DoorDash (DASH) Best Idea Short Thesis:

  • Exploding GMV, But Not Profitability: When DASH was a private company, profitability was not an issue. The Pandemic came, and DASH's business exploded as stay-at-home lockdowns fueled online delivery services and losses abated. From 2019 to 2022, gross order volume jumped from $8 billion to $51 billion. In 2019 the company recorded an EBIT loss of ($666 million), which improved to ($463 million) in 2021. In 2022 those losses will accelerate to ($896 million.) Now the company is laying off employees to improve profitability. In the current economic environment, DoorDash must still prove that the company's business model can achieve economic profitability, and the scale is not there. 

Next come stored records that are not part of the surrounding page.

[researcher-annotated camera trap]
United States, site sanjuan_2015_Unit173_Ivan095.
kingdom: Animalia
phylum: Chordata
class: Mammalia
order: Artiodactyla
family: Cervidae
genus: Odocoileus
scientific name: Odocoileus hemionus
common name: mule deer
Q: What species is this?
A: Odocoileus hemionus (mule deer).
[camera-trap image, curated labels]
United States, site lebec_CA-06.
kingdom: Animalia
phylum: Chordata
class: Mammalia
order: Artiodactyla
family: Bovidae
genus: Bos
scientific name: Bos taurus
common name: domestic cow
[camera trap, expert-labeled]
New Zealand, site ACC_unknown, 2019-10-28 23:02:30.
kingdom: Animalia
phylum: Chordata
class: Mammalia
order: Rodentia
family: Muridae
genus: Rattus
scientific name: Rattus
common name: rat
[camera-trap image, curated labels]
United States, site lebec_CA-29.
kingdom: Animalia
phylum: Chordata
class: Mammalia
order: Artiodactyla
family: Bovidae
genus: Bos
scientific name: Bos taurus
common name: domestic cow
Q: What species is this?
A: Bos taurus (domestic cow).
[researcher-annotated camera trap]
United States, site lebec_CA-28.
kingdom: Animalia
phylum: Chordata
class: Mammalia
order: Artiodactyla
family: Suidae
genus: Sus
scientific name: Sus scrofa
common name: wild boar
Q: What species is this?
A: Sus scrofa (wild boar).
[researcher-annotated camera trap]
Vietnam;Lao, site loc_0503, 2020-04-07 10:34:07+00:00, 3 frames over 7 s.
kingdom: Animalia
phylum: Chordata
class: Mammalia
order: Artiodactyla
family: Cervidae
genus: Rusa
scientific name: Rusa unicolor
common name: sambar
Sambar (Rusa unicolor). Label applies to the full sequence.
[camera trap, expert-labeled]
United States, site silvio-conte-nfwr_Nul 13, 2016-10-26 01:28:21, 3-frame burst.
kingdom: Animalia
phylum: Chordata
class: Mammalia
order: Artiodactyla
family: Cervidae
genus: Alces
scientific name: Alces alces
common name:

  • The Race To The Bottom: As noted above, the economics of food-delivery companies such as DoorDash is highly challenging. The pandemic taught us that the industry is characterized by meager switching costs and arguably no value differentiation among competitors. Thus, food-delivery services are a commodity with price competition driving the industry dynamic. The company's attempt to take on a more significant piece of the pie and deliver grocery and convenience items with the same characteristics suggests that more significant operating losses are coming.
  • The Economic Cycle: DoorDash has never operated in a recession, and as of 3Q22, DASH’s delivery services have not yet seen the impact of a recession. Is a recession coming? We believe it will likely hit in 2023, and over-priced delivery services will likely experience among the sharpest consumer spending cuts. Even if the economy does not enter a recession, inflationary pressures, especially wage inflation, will continue to put expense pressure business model of delivery services.